统计学习 机器学习_机器学习中的统计测试

统计学习 机器学习

When it comes to statistics in machine learning, a common approach to accept or reject a null hypothesis is to check for the p-values and give a result without really having an idea of what goes on in the background. Without getting into any kind of fancy jargons or mathematical technicalities, this article attempts to sum up the intuition behind statistics using some real life examples especially for people from a non-statistics background.

当涉及到机器学习中的统计时,接受或拒绝原假设的一种常见方法是检查p值并给出结果,而无需真正了解后台发生了什么。 在不涉及任何花哨的行话或数学技巧的情况下,本文尝试使用一些现实生活中的例子来总结统计背后的直觉,尤其是对于那些来自非统计学背景的人。

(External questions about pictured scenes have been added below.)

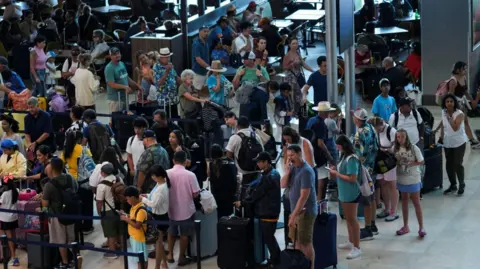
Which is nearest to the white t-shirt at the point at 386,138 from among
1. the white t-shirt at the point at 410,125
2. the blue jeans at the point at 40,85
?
the white t-shirt at the point at 410,125

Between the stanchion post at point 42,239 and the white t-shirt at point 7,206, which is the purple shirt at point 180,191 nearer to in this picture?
the stanchion post at point 42,239

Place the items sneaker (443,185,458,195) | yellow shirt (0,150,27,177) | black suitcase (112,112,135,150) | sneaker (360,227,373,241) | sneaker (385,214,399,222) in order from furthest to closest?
black suitcase (112,112,135,150) → sneaker (443,185,458,195) → sneaker (385,214,399,222) → yellow shirt (0,150,27,177) → sneaker (360,227,373,241)

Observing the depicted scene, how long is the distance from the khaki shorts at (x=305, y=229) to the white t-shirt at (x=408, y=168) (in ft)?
6.25

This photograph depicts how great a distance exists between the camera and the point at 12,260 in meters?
13.7

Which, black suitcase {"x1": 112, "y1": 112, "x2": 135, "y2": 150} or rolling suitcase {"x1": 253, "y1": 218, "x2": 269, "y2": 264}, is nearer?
rolling suitcase {"x1": 253, "y1": 218, "x2": 269, "y2": 264}

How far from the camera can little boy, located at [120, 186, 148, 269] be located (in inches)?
480

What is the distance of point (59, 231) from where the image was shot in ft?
43.0

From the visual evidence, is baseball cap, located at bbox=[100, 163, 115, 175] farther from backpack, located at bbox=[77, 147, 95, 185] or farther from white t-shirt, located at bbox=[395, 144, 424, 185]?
white t-shirt, located at bbox=[395, 144, 424, 185]

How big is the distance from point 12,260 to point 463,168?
627 centimetres

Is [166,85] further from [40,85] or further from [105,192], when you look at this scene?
[105,192]

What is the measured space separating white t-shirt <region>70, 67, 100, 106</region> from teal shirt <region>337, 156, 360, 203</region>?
6.17 meters

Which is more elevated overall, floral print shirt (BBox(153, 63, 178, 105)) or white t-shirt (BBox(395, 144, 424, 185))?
floral print shirt (BBox(153, 63, 178, 105))

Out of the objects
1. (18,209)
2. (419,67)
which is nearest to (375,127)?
(18,209)

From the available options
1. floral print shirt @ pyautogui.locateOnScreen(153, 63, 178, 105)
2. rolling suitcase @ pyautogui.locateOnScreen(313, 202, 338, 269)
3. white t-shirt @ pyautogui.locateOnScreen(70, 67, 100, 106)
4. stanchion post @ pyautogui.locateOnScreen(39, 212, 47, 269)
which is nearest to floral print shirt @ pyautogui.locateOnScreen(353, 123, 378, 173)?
rolling suitcase @ pyautogui.locateOnScreen(313, 202, 338, 269)
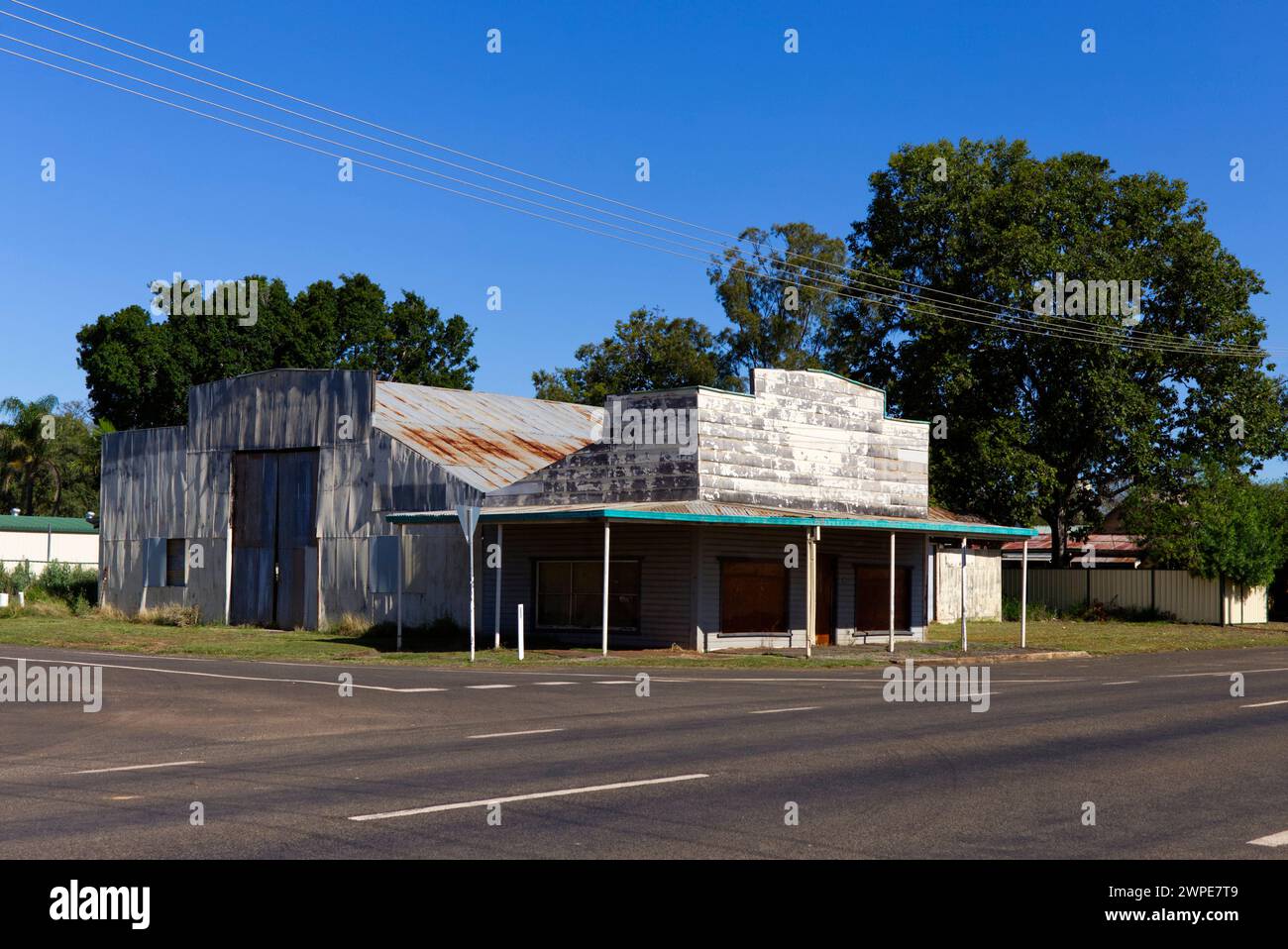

Why do we need hypothesis testing?

为什么我们需要假设检验?

We all love donuts. But what if suddenly, Dunkin’ happens to shut down because Krispe Kreme claims the weight of their donuts is less than what Dunkin’ claims. How do we choose sides? How do we decide what amount of less is too less? In situations like these, what we try to analyze is if the weight difference between the samples is statistically significant or is it a minor difference due to human or machine error.

我们都喜欢甜甜圈。 但是,如果突然之间,Dunkin'突然倒闭了,因为Krispe Kreme声称他们的甜甜圈的重量小于Dunkin'的声称。 我们如何选择边? 我们如何确定少多少少呢? 在这种情况下,我们尝试分析的是样本之间的重量差异是否在统计上显着,还是由于人为或机器错误而造成的微小差异。

Image for post

Our main aim of any statistical test therefore, is to define the values for the significance level, commonly known as the critical values, which give us a threshold to decide if we need to reject or accept our null hypothesis. In the figure, μ is the average weight that Dunkin’ claims, all the weights that lie within the dark blue region are statistically insignificant. But if the average weight of collected samples lies in the light blue region, we say the weight difference is statistically significant, and hence, the claim made against Dunkin’ was true.

因此,任何统计检验的主要目的是定义显着性水平的值,通常称为临界值,这为我们确定是否需要拒绝或接受原假设的阈值。 在图中,μ是Dunkin声称的平均重量,位于深蓝色区域内的所有重量在统计上都不重要。 但是,如果收集的样本的平均重量在浅蓝色区域,则我们说重量差异在统计上是显着的,因此,针对Dunkin'的主张是正确的。

Different types of statistical tests

不同类型的统计检验

  1. t-test : We have 2 samples, with heights of boys and heights of girls, and we want to see if they have similar heights. Perform a t-test, compare means and see if the acceptance region for both coincides, and Bingo!

    t检验:我们有2个样本,男孩的身高和女孩的身高,我们想看看它们的身高是否相似。 执行t检验,比较均值,看看两者的接受区域是否一致,然后进行Bingo!

Image for post

Z-test and t-test are often confused at times, since both are used to compare numerical features. The difference is, we are given the population standard deviation in a z-test, and we use sample standard deviation in a t-test, but the underlying idea for comparison stays the same.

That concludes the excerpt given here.